(Collected data entries)
○ ○ ○ ○ ○ ○ ○
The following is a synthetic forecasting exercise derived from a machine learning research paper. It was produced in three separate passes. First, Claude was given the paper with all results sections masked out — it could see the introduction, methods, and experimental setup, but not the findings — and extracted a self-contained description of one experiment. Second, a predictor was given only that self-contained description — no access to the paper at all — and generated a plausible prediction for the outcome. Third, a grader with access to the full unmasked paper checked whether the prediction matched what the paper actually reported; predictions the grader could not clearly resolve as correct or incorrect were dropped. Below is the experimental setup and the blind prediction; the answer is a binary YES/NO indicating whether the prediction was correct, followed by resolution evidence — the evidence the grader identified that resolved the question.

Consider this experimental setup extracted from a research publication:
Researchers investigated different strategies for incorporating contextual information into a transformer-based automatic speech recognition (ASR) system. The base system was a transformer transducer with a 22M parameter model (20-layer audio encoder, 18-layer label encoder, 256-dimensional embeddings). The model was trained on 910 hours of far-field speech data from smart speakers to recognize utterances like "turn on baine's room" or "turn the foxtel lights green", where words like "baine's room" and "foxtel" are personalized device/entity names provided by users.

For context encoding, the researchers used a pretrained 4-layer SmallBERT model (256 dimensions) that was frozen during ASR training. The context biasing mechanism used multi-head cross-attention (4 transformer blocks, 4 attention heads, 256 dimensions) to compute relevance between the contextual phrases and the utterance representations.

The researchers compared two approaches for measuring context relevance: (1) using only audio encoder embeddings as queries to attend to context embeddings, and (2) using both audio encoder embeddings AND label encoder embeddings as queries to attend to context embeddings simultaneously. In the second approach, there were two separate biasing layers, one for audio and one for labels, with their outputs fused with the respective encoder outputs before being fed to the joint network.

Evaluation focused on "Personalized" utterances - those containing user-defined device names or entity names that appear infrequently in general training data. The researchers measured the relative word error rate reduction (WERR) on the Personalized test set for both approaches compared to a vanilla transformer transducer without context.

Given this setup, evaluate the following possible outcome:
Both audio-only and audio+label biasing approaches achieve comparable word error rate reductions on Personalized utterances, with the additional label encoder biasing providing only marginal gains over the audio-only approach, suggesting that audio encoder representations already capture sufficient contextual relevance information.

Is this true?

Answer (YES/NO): NO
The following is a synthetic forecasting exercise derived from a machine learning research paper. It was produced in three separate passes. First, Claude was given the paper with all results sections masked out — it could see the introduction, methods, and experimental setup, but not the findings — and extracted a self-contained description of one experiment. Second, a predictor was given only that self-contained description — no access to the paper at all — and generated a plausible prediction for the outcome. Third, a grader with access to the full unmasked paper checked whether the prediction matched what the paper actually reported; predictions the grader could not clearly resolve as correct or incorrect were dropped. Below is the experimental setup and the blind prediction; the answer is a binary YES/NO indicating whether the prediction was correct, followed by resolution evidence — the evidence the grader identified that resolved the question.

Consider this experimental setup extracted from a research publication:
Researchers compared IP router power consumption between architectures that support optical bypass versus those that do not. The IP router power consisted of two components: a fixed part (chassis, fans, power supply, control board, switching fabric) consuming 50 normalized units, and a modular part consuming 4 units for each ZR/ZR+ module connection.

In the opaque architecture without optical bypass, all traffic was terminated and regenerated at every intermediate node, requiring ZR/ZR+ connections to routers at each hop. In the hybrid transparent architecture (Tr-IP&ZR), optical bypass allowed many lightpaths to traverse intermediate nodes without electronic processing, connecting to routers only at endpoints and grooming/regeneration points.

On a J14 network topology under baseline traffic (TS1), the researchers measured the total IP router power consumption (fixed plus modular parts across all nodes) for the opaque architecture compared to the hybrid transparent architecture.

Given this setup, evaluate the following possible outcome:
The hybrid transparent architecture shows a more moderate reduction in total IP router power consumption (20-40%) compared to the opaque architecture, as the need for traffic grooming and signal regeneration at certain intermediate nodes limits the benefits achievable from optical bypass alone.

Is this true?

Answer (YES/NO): YES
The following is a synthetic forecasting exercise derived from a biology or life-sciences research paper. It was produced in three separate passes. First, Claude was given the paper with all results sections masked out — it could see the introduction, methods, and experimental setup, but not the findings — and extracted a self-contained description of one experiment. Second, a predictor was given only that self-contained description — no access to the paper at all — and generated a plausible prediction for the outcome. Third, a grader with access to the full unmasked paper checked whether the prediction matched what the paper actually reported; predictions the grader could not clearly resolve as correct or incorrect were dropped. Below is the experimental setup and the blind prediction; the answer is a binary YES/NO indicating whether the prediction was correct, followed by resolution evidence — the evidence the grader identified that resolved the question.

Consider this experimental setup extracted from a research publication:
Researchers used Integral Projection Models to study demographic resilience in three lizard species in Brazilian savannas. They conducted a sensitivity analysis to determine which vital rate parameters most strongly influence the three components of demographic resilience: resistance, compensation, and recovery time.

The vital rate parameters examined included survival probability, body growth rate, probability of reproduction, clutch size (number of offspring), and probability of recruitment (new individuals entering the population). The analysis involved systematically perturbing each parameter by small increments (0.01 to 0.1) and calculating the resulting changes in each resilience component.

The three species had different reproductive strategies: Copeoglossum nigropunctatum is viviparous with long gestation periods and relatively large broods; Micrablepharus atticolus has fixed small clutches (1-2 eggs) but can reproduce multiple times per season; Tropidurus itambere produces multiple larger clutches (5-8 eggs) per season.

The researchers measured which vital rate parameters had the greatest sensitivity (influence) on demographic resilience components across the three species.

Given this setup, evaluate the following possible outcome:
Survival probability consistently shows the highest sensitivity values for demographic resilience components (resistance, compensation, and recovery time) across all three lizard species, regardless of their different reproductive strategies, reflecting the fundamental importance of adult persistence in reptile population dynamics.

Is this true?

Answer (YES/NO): NO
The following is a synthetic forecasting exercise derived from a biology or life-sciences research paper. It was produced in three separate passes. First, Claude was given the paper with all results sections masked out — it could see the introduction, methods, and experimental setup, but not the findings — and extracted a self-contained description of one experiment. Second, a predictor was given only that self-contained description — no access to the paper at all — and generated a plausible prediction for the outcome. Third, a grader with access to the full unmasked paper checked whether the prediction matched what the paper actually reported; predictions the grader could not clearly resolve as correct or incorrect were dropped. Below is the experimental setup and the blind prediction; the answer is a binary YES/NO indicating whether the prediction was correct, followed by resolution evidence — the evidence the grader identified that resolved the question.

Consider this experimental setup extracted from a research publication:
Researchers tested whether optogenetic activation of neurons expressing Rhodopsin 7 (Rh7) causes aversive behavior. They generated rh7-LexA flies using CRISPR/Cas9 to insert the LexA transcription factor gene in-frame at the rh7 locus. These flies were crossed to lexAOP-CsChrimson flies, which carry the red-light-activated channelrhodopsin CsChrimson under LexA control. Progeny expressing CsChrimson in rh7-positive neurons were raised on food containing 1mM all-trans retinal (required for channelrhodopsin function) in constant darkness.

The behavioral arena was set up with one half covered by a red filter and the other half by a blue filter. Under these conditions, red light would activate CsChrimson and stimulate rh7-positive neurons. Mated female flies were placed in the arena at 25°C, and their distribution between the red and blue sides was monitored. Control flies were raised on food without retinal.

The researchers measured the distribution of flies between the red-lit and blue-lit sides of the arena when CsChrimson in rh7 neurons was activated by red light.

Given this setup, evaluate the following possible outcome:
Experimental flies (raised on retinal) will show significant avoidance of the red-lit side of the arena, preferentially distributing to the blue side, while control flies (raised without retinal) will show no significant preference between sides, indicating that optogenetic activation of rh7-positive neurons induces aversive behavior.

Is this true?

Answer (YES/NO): NO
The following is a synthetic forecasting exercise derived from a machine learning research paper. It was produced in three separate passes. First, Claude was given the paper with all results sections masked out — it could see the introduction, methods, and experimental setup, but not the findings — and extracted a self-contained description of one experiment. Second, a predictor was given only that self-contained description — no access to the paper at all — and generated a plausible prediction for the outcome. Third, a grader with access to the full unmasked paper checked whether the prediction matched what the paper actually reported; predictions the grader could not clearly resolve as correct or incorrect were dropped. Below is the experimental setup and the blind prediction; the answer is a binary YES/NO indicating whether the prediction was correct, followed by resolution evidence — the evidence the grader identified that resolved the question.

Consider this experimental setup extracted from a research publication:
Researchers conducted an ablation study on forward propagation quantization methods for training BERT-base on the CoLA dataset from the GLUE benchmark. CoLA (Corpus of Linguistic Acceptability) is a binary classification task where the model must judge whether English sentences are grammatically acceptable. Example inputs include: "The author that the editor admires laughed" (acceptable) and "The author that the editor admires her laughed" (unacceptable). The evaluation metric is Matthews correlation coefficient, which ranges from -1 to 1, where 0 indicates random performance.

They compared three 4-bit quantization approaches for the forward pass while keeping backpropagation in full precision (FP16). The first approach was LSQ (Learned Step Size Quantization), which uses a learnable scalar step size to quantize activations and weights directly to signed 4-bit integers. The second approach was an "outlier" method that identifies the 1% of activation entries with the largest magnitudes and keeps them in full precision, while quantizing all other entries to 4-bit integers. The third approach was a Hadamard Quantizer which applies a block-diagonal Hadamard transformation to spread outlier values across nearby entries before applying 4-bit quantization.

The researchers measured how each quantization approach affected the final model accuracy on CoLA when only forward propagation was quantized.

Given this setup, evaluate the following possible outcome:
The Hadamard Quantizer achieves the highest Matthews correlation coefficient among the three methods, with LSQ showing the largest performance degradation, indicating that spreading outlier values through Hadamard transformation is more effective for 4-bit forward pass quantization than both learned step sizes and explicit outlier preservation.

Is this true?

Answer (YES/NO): NO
○ ○ ○ ○ ○ ○ ○
Problem description
Going back to the entries above, set down exactly the lines that begin at the one with "For context encoding, the" and end at the one with "The researchers compared", both included, and nothing else.

Result for this exercise
For context encoding, the researchers used a pretrained 4-layer SmallBERT model (256 dimensions) that was frozen during ASR training. The context biasing mechanism used multi-head cross-attention (4 transformer blocks, 4 attention heads, 256 dimensions) to compute relevance between the contextual phrases and the utterance representations.

The researchers compared two approaches for measuring context relevance: (1) using only audio encoder embeddings as queries to attend to context embeddings, and (2) using both audio encoder embeddings AND label encoder embeddings as queries to attend to context embeddings simultaneously. In the second approach, there were two separate biasing layers, one for audio and one for labels, with their outputs fused with the respective encoder outputs before being fed to the joint network.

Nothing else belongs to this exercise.